* [PROBLEM]
What you write should match, word for word, the lines from the one containing "ACT Strategy Smart" through the end of the data, with no pictures.

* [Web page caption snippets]
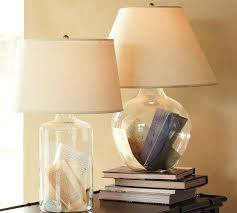 Bacchus Glass Table & Bedside Lamp - Modern - Table Lamps - by Pottery .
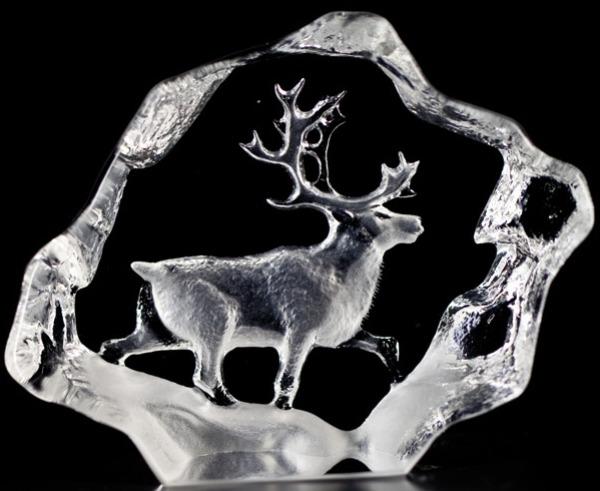 Maleras 88138 Reindeer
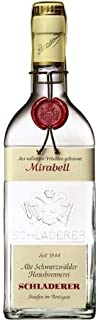 Schladerer Mirabell 0,35l - Mirabellenbrand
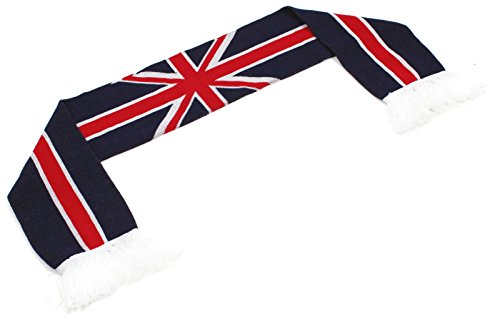"""High End Hats """"Official Nations of Europe Scarf Collection"""" Double Weave Head Scarf for Men or Women, Great Britain UK British Union Jack Flag, Red White Blue"""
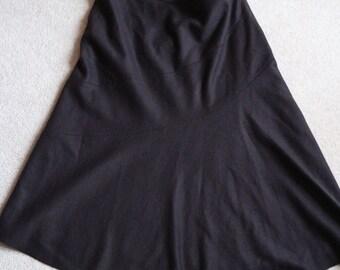 Hobbs of London brown felt wool mix A line midi skirt UK 16 , US 12 - 14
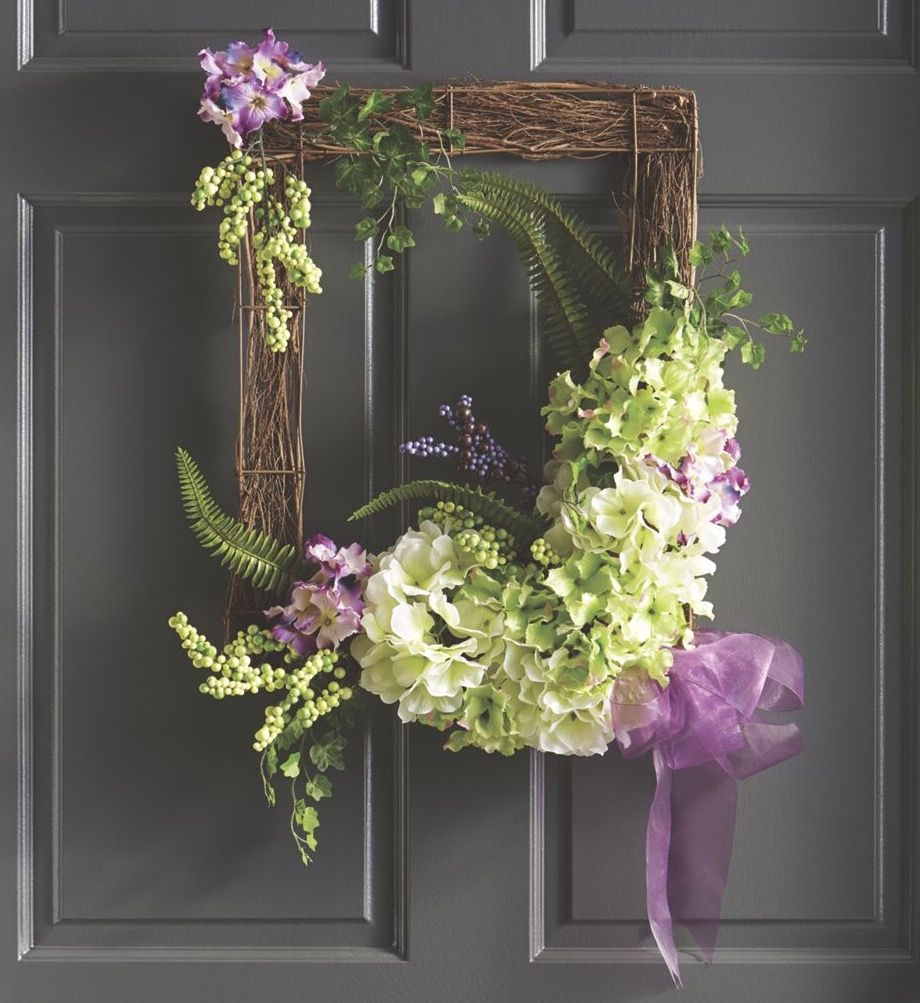Wreath hanging made with frame (With images) Summer door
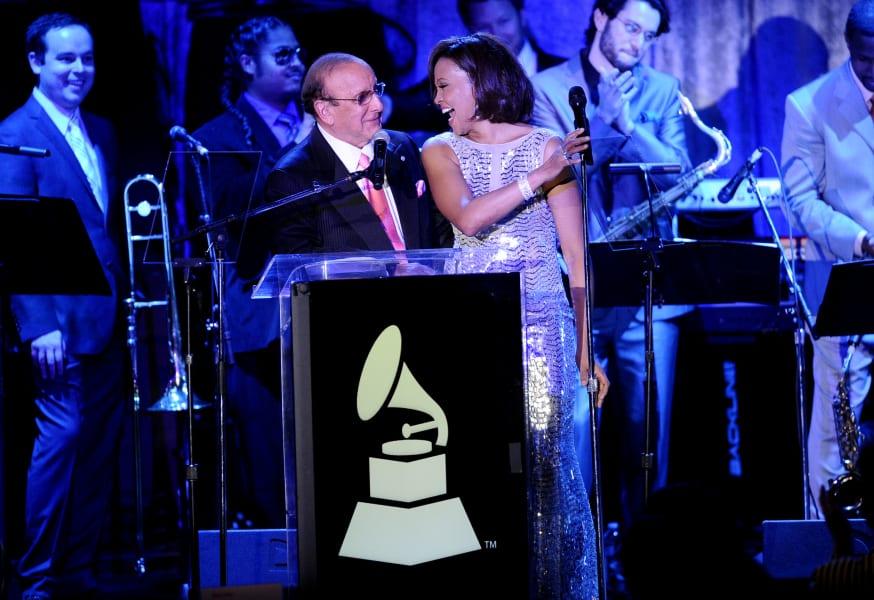 Grammys curse Whitney Houston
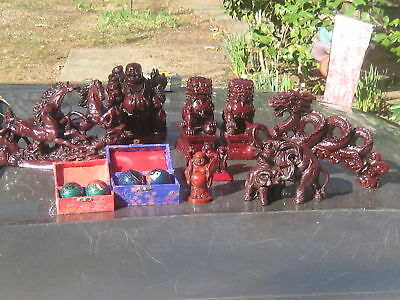 Wholesale Lot Of Asian Red Dragon Figurines Atlanta Metro.pick Up Only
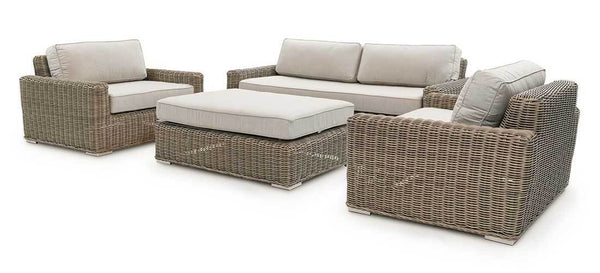 Turo Sofa Set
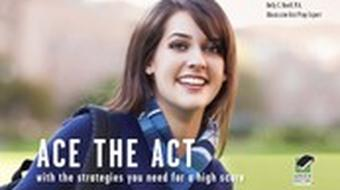 ACT Strategy Smart Book + Online course image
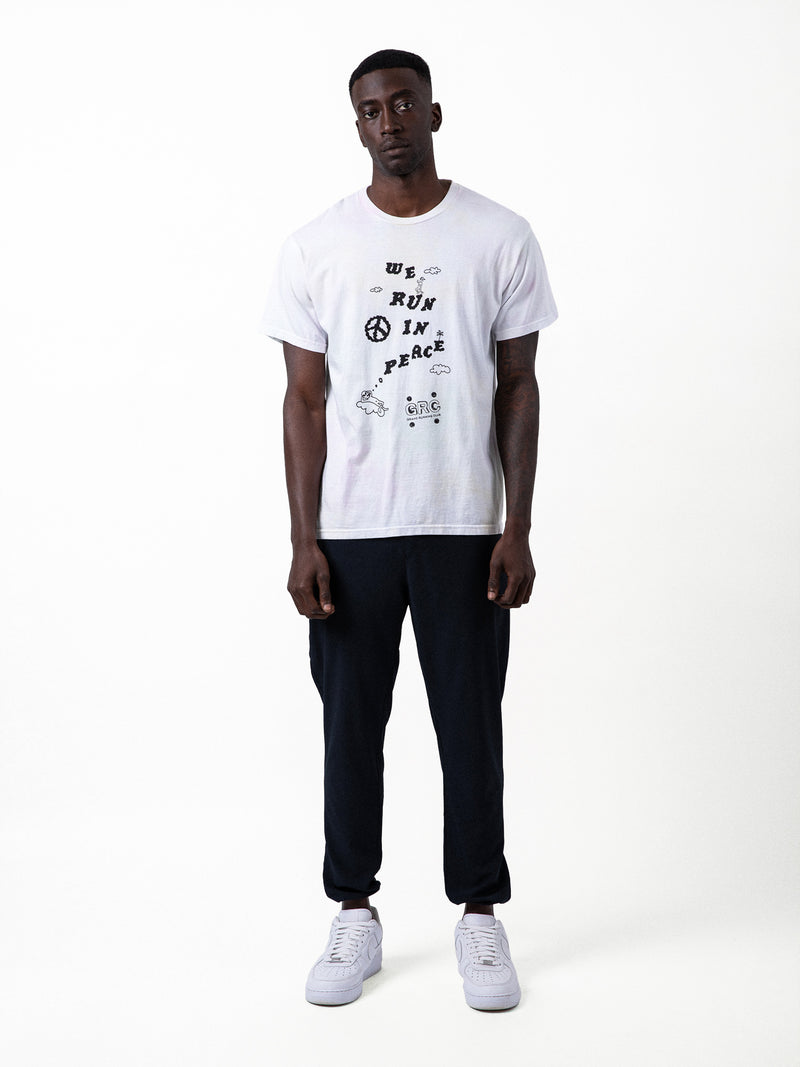Run In Peace Tee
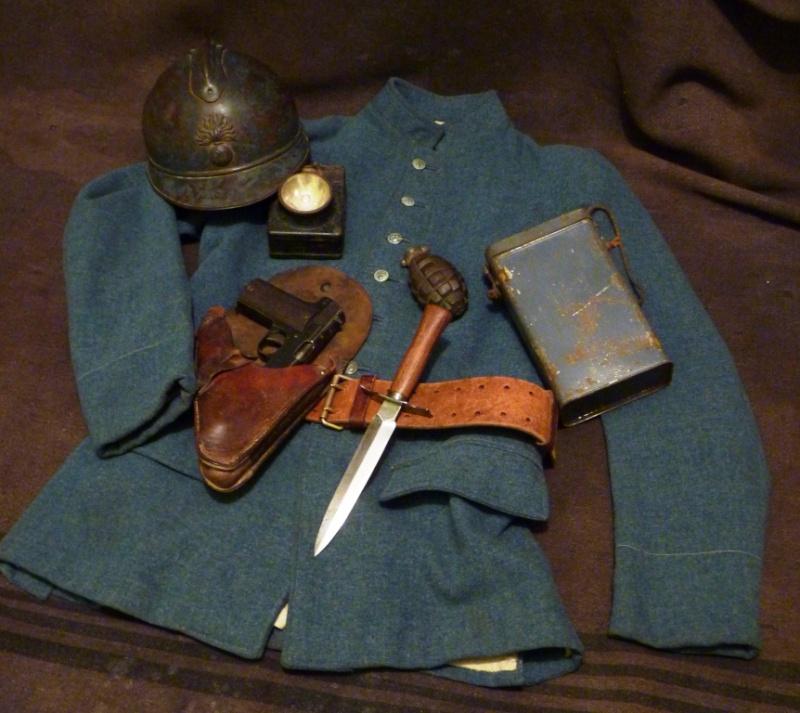 Autour d'une arme ... l'uniforme et l'équipement : quelques exemples P1210016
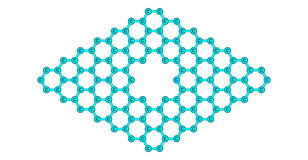 Graphene molecular structure with a pore  on white Royalty Free Stock Photography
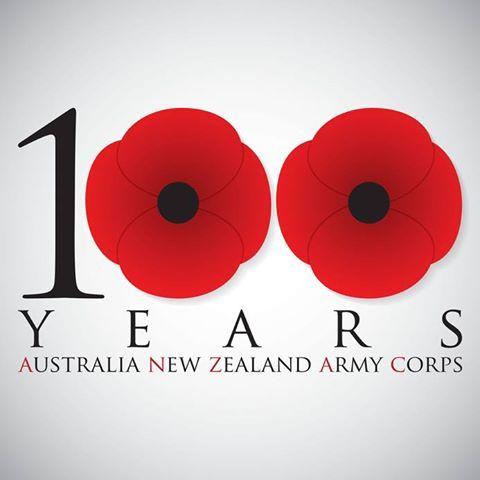 100 ANZAC's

* [PROBLEM SOLUTION]
 ACT Strategy Smart Book + Online course image
Run In Peace Tee
 Autour d'une arme ... l'uniforme et l'équipement : quelques exemples P1210016
 Graphene molecular structure with a pore  on white Royalty Free Stock Photography
 100 ANZAC's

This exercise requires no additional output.